En un sens, il me semble que Woody Allen est beaucoup plus dans l’esprit de la tragédie, dans laquelle les hommes sont les jouets du destin, alors que l’approche de Fiodor Dostoïevski me semble plutôt naturaliste. Et ses personnages sont davantage déterminés par leurs choix, ce qui est forcément plus signifiant. Je dois avouer que je n’ai vu aucune des six ou sept adaptations cinématographiques du roman, même si j’ai eu l’occasion de voir une retransmission de l’adaptation théâtrale de 2001 par Robert Hossein. Et celle-ci ne m’a pas vraiment convaincu, sans doute parce que le point de vue très subjectif du roman, ponctué de séquences de rêves et de délires fiévreux, me semble peu adapté à la scène. Hossein a quand même fait l’effort d’adapter certains rêves et offre comme à son habitude des choix de mise en scène audacieux (le décor sur roulettes !), mais le choix vraiment discutable de faire interpréter un jeune étudiant par Francis Huster, l’homme qui a ruiné Parking de Jacques Demy en prenant le rôle créé pour David Bowie, n’aide vraiment pas… À ce jour, l’adaptation qui m’a paru la plus fidèle est L’Étudiant (2012) du réalisateur kazakh Darezhan Omirbaev, même si la transposition dans un cadre contemporain est compliquée.
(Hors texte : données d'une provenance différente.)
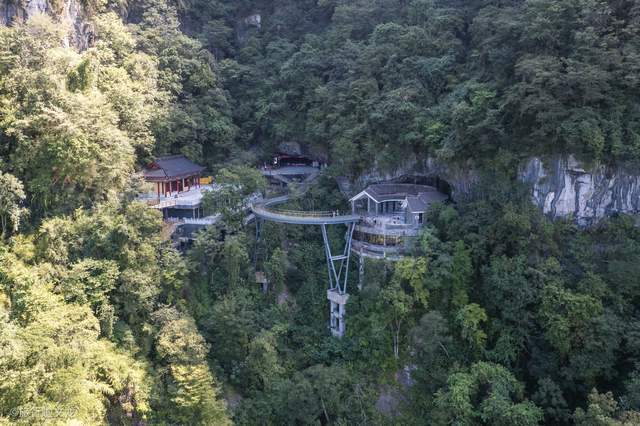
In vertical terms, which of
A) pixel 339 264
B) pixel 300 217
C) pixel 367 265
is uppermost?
pixel 300 217

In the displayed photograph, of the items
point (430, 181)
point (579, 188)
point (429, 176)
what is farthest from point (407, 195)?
point (579, 188)

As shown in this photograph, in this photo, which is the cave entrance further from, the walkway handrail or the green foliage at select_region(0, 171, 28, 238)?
the green foliage at select_region(0, 171, 28, 238)

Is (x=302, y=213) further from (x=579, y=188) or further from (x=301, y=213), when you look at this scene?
(x=579, y=188)

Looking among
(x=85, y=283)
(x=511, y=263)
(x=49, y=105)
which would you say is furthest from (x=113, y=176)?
(x=511, y=263)

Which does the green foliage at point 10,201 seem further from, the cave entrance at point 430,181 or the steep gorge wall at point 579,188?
the steep gorge wall at point 579,188

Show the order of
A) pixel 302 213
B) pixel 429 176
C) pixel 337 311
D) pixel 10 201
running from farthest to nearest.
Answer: pixel 429 176 → pixel 302 213 → pixel 337 311 → pixel 10 201

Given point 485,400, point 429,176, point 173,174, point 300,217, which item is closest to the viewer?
point 485,400

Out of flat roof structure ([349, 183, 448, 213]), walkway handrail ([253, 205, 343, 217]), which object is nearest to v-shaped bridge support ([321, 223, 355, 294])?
walkway handrail ([253, 205, 343, 217])

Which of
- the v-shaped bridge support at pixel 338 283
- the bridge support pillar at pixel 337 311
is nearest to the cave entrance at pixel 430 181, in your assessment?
the v-shaped bridge support at pixel 338 283
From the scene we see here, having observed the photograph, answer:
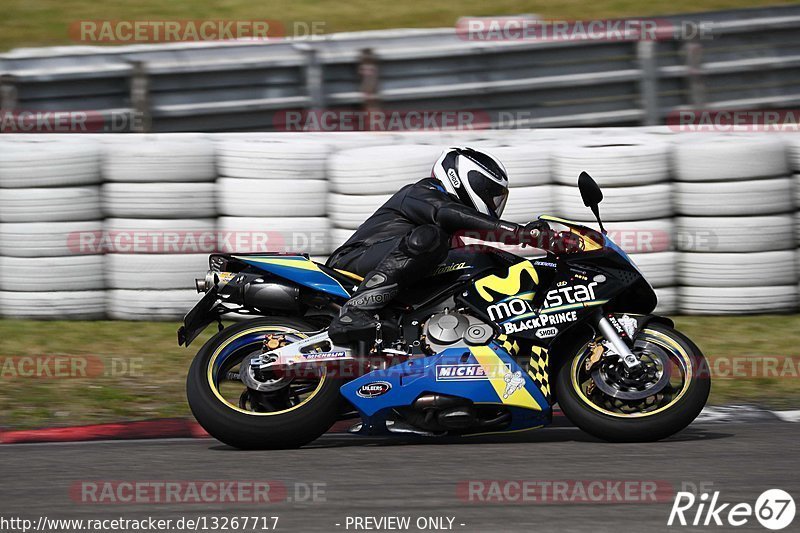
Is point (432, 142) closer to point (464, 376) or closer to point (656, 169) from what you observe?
point (656, 169)

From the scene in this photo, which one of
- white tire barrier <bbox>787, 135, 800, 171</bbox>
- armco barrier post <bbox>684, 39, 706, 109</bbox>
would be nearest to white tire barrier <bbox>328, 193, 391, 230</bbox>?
white tire barrier <bbox>787, 135, 800, 171</bbox>

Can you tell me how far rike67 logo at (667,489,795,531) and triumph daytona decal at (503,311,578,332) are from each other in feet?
3.72

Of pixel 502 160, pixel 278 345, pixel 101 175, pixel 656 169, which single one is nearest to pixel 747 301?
pixel 656 169

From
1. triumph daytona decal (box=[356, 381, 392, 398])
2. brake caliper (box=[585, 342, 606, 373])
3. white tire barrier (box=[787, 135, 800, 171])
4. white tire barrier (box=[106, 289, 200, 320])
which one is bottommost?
white tire barrier (box=[106, 289, 200, 320])

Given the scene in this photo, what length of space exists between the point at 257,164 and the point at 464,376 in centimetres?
332

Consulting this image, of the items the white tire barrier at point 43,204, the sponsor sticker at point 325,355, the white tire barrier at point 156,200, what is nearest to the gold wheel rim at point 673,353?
the sponsor sticker at point 325,355

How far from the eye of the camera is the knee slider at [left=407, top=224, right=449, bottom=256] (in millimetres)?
5613

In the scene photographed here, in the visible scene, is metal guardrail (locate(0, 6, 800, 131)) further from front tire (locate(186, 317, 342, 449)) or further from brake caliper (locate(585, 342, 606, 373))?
brake caliper (locate(585, 342, 606, 373))

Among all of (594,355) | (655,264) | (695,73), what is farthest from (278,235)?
(695,73)

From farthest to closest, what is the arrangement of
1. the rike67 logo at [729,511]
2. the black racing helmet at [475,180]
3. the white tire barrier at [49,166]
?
the white tire barrier at [49,166], the black racing helmet at [475,180], the rike67 logo at [729,511]

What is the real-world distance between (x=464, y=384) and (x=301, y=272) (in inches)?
39.4

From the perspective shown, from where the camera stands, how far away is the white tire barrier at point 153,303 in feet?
27.6

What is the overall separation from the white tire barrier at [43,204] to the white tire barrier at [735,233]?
446 cm

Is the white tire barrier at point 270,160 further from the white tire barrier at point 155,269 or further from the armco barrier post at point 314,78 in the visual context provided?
the armco barrier post at point 314,78
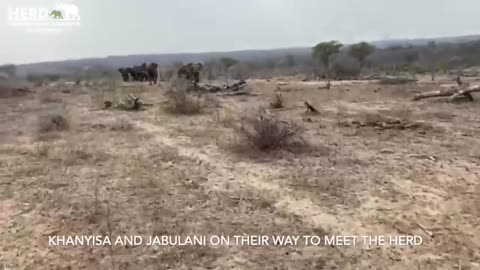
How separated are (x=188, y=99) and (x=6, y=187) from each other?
21.3ft

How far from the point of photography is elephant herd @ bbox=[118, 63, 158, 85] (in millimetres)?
22719

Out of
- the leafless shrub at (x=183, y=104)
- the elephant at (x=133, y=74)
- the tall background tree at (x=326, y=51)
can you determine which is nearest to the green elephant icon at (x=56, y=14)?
the leafless shrub at (x=183, y=104)

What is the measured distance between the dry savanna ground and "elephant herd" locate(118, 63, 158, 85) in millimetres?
12762

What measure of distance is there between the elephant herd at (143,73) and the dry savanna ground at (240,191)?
41.9ft

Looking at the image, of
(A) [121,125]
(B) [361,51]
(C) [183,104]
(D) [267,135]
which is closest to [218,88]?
(C) [183,104]

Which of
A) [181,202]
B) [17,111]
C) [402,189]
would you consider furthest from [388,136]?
[17,111]

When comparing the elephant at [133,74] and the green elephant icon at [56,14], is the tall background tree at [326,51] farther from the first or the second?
the green elephant icon at [56,14]

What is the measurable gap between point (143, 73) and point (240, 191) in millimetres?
18533

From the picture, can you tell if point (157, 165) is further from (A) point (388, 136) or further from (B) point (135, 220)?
(A) point (388, 136)

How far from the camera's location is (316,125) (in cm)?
962

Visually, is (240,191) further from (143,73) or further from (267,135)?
(143,73)

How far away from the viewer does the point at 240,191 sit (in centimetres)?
566

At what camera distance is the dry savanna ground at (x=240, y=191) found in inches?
163

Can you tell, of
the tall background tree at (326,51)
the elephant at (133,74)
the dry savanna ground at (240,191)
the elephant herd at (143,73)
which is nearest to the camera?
the dry savanna ground at (240,191)
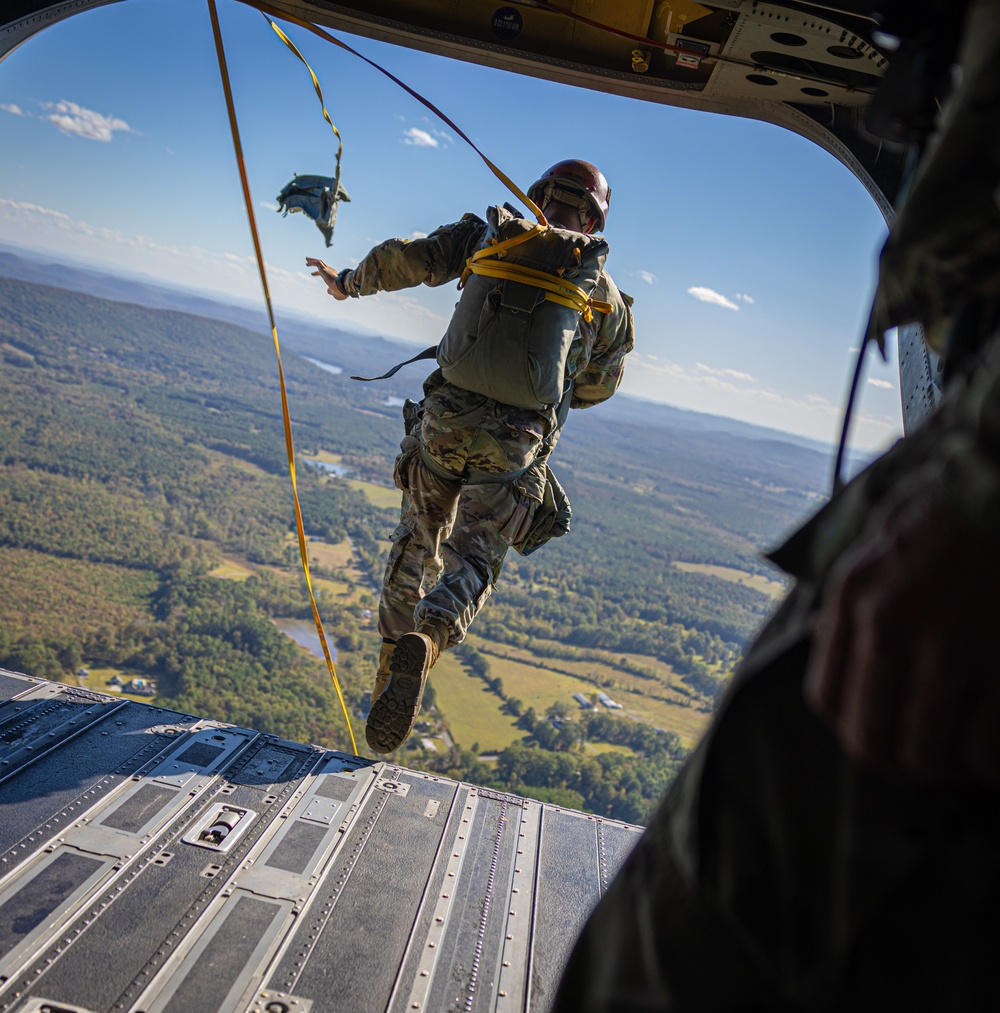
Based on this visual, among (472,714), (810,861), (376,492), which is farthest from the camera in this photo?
(376,492)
Mother (2009) de Bong Joon-ho
Le réalisateur est évidemment obligé d’aller assez vite sur la première partie qui caractérise le personnage, et après un prologue qui aurait pu se suffire à lui-même, il nous ajoute des cours d’économie capitaliste pour le moins caricaturaux. Dans une interview, Alfred Hitchcock avait déclaré qu’il lui aurait été facile d’adapter Crime et châtiment, ce qui peut sembler prétentieux même si le livre est encore une fois avant tout un roman policier. Comme je l’expliquais dans cet article sur le catch, le génie de Dostoïevski réside en partie dans le fait qu’il nous met du point de vue du meurtrier, si bien que l’on a peur qu’il se fasse prendre, ce qui est en soi immoral. On retrouve d’ailleurs cela très bien dans l’hitchcockien La Femme infidèle (1969) de Claude Chabrol, lorsque l’on craint qu’un cadavre jeté dans un étang ne disparaisse pas… Ce qui m’incite à penser que, davantage qu’Hitchcock, Fritz Lang aurait sans doute signé une adaptation parfaite, lui qui adorait les personnages qui finissent par se trahir (« Mais comment savez-vous de quelle manière la victime a été tuée ? ») à force de s’enliser dans leurs mensonges. À défaut, il me semble tout de même avoir retrouvé l’esprit humaniste de l’écrivain russe dans le sous-estimé Mother (2009) du Coréen Bong Joon-ho.